==== Data
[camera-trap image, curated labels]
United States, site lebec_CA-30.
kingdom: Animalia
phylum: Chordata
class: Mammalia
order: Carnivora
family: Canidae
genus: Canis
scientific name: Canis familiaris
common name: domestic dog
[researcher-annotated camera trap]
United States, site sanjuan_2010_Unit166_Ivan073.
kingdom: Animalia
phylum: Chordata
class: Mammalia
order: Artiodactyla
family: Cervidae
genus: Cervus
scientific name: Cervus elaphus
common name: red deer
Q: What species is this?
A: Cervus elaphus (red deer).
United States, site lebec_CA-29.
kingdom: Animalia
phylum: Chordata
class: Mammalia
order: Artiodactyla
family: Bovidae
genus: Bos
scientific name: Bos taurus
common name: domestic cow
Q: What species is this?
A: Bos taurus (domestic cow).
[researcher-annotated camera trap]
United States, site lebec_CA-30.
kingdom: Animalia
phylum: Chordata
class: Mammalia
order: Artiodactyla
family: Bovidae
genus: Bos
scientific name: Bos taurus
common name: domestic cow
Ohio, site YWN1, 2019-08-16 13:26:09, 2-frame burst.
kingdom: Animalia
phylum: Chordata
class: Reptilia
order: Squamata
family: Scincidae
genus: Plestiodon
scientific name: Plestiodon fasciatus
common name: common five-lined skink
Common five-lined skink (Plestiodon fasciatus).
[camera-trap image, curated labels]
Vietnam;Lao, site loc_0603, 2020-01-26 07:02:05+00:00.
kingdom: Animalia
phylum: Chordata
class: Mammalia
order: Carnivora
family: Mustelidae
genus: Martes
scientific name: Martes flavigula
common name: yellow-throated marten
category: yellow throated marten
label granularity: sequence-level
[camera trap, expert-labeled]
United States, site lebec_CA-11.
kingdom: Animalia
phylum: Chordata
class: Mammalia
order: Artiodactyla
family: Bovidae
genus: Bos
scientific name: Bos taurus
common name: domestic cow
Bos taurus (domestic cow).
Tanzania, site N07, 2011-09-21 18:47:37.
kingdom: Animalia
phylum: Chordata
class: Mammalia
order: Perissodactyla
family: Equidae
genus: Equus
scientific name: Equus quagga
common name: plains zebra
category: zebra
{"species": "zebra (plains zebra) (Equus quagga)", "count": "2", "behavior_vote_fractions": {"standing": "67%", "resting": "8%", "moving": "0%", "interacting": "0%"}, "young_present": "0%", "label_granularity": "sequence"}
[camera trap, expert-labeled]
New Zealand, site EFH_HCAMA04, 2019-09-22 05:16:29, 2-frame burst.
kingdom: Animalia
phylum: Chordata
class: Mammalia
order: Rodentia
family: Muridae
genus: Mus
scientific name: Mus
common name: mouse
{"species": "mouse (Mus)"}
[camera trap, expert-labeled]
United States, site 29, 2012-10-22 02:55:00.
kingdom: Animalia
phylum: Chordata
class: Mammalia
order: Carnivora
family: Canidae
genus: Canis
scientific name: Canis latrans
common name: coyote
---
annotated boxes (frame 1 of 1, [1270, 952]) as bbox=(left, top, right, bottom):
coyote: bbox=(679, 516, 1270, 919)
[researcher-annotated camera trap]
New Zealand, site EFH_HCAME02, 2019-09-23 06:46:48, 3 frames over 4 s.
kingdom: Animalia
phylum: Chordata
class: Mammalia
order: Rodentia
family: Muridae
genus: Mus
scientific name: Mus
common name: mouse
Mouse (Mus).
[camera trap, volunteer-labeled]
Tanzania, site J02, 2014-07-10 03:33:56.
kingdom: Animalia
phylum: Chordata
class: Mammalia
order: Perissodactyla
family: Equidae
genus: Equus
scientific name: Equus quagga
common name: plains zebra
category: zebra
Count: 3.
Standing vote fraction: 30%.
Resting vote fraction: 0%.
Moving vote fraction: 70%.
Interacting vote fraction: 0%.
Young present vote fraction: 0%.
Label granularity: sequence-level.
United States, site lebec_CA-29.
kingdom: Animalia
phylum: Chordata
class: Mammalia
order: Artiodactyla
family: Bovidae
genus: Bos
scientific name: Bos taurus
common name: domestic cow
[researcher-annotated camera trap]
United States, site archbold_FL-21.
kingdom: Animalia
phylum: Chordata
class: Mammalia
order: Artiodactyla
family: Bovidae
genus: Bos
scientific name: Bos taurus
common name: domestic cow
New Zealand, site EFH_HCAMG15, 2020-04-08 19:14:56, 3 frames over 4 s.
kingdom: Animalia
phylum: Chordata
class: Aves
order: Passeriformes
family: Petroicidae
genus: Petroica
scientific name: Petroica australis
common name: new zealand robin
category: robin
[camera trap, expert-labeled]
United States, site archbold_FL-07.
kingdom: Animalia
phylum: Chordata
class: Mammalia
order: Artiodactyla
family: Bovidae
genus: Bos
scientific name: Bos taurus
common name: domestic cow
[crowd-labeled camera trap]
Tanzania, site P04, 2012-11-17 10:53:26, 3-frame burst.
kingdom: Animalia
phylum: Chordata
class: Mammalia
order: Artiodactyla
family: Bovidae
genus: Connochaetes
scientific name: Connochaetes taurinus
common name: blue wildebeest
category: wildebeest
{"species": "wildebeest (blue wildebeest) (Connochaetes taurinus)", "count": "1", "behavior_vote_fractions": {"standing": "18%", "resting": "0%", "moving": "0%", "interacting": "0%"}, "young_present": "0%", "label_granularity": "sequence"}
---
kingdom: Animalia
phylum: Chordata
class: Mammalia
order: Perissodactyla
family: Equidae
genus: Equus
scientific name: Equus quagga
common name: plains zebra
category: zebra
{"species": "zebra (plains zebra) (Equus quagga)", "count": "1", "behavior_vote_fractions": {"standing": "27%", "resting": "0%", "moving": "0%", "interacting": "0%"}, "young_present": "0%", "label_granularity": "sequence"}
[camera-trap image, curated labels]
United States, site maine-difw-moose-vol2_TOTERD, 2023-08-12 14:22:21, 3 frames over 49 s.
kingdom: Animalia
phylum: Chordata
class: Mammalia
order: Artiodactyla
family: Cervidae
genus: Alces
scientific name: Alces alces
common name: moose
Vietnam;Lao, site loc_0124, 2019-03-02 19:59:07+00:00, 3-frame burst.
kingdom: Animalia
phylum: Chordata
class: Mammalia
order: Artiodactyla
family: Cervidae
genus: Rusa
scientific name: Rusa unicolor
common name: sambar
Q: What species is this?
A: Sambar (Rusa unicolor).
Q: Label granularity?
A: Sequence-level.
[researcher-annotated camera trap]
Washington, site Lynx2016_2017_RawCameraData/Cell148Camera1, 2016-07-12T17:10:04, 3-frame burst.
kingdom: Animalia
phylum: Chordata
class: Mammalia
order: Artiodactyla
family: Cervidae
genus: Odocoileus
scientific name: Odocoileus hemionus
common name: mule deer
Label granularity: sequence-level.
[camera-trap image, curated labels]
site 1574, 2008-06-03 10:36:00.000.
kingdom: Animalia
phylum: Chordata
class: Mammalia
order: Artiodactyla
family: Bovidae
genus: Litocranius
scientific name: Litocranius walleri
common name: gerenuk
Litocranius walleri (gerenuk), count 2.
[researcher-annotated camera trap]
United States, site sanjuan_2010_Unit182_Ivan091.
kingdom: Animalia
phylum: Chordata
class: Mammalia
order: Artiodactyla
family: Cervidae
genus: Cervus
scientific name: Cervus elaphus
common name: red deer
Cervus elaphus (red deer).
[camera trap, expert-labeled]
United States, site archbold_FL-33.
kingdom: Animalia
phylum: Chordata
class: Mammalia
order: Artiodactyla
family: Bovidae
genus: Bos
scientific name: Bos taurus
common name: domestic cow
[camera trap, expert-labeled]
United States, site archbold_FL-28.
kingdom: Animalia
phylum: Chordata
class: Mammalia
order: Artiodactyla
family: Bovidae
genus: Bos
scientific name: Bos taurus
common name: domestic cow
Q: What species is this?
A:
========
▶ [Assignment] Your task is to restate, word for word, the lines from the beginning of the records to the line with "New Zealand, site EFH_HCAMA04, 2019-09-22", inclusive.

▶ [Answer to the exercise]
[camera-trap image, curated labels]
United States, site lebec_CA-30.
kingdom: Animalia
phylum: Chordata
class: Mammalia
order: Carnivora
family: Canidae
genus: Canis
scientific name: Canis familiaris
common name: domestic dog
[researcher-annotated camera trap]
United States, site sanjuan_2010_Unit166_Ivan073.
kingdom: Animalia
phylum: Chordata
class: Mammalia
order: Artiodactyla
family: Cervidae
genus: Cervus
scientific name: Cervus elaphus
common name: red deer
Q: What species is this?
A: Cervus elaphus (red deer).
United States, site lebec_CA-29.
kingdom: Animalia
phylum: Chordata
class: Mammalia
order: Artiodactyla
family: Bovidae
genus: Bos
scientific name: Bos taurus
common name: domestic cow
Q: What species is this?
A: Bos taurus (domestic cow).
[researcher-annotated camera trap]
United States, site lebec_CA-30.
kingdom: Animalia
phylum: Chordata
class: Mammalia
order: Artiodactyla
family: Bovidae
genus: Bos
scientific name: Bos taurus
common name: domestic cow
Ohio, site YWN1, 2019-08-16 13:26:09, 2-frame burst.
kingdom: Animalia
phylum: Chordata
class: Reptilia
order: Squamata
family: Scincidae
genus: Plestiodon
scientific name: Plestiodon fasciatus
common name: common five-lined skink
Common five-lined skink (Plestiodon fasciatus).
[camera-trap image, curated labels]
Vietnam;Lao, site loc_0603, 2020-01-26 07:02:05+00:00.
kingdom: Animalia
phylum: Chordata
class: Mammalia
order: Carnivora
family: Mustelidae
genus: Martes
scientific name: Martes flavigula
common name: yellow-throated marten
category: yellow throated marten
label granularity: sequence-level
[camera trap, expert-labeled]
United States, site lebec_CA-11.
kingdom: Animalia
phylum: Chordata
class: Mammalia
order: Artiodactyla
family: Bovidae
genus: Bos
scientific name: Bos taurus
common name: domestic cow
Bos taurus (domestic cow).
Tanzania, site N07, 2011-09-21 18:47:37.
kingdom: Animalia
phylum: Chordata
class: Mammalia
order: Perissodactyla
family: Equidae
genus: Equus
scientific name: Equus quagga
common name: plains zebra
category: zebra
{"species": "zebra (plains zebra) (Equus quagga)", "count": "2", "behavior_vote_fractions": {"standing": "67%", "resting": "8%", "moving": "0%", "interacting": "0%"}, "young_present": "0%", "label_granularity": "sequence"}
[camera trap, expert-labeled]
New Zealand, site EFH_HCAMA04, 2019-09-22 05:16:29, 2-frame burst.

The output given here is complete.